Über die Verdächtigen ist mittlerweile mehr bekannt geworden. Laut dem haitianischen Botschafter in Washington, Bocchit Edmond, sollen die Täter professionelle Söldner sein. Diese gaben sich demnach als Agenten der US-amerikanischen Antidrogenbehörde Drug Enforcement Administration (DEA) aus. Das US-Außenministerium stritt allerdings jegliche Verwicklung der DEA ab. Die kolumbianischen Tatverdächtigen hielten sich wohl bereits seit 32 Tagen oder mehr in Port-au-Prince auf. Gegen vier Firmen, die die Verdächtigen rekrutiert haben sollen, wird in Kolumbien ermittelt.

Nach der Ermordung Moïses hat der ehemalige Interims-Premierminister Claude Joseph einen 15-tägigen Ausnahmezustand ausgerufen. Diese Zeit solle dafür genutzt werden, die Ermittlungen voranzubringen sowie spezielle Sicherheitsmaßnahmen durchzuführen.

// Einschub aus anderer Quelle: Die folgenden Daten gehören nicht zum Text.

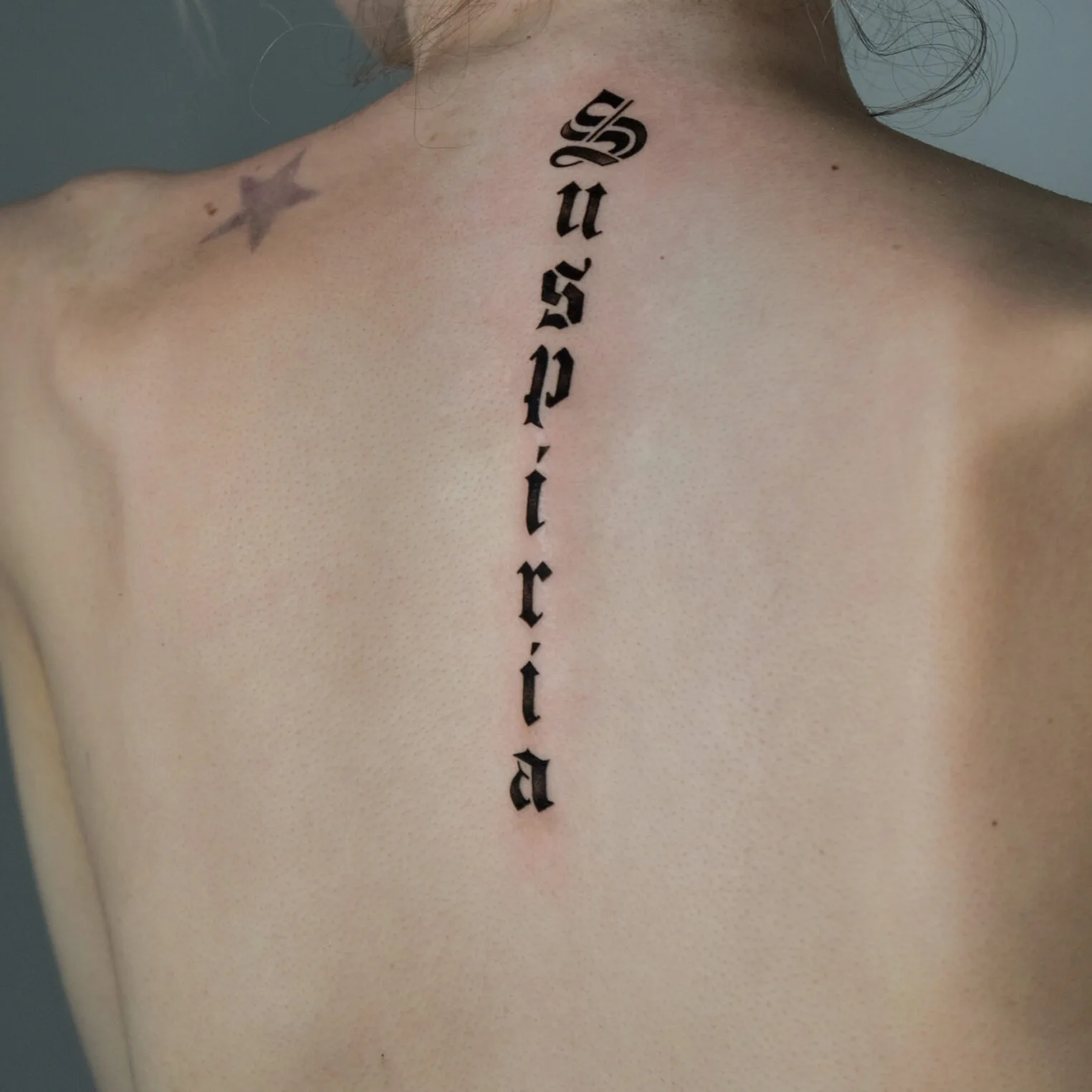 Script Tattoo on Spine - Best tattoo shop in Los Angeles - Art Collector  Tattoo Studio, image size:1524x1524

Die politische Machtsituation Haitis bleibt chaotisch. Die Verfassung des Karibikstaates besagt, dass die Minister unter der Leitung des Premierministers im Falle eines vakanten Präsidentenamtes die Kontrolle übernehmen, bis Wahlen einberufen werden können. Jedoch hat Claude Joseph sich inzwischen selbst zum Interimspräsidenten erklärt. Noch einen Tag vor seiner Ermordung ernannte Moïse Ariel Henry zum nächsten Premierminister. Dieser konnte jedoch keinen Amtseid ablegen. Henry stellt sich gegen Joseph und fordert dessen Rücktritt.

In den letzten Monaten stieg die Gewalt in dem ärmsten Land der Karibik kontinuierlich an. Moïse wurde bezichtigt, kriminelle Banden genutzt zu haben, um seine politischen Pläne durchzusetzen. Die Gültigkeit seiner Amtszeit war heftig umstritten.

In Haiti würden am 26. September Präsidentschafts- und Parlamentswahlen abgehalten werden. Am selben Tag soll das von Moïse vorangetriebene Verfassungsreferendum stattfinden, das unter anderem die Abschaffung des Premierministers und des Senats vorsieht. Moïse regierte per Dekret, seit das Parlament im Januar 2020 suspendiert wurde und sein Präsidialmandat nach Auffassung der Opposition am 7. Februar dieses Jahres auslief.

Zu den letzten Maßnahmen des Präsidenten vor seiner Ermordung gehörte die Ernennung des nunmehr fünften Premierministers. Außerdem dekretierte er die "Entlastung" aller ehemaligen Premierminister und Minister, die zwischen 1991 und 2017 in ihren Funktionen waren. Damit werden die Betreffenden durch keine parlamentarischen Untersuchungen über eventuelle Verfehlungen mehr an einer erneuten Kandidatur bei Wahlen gehindert.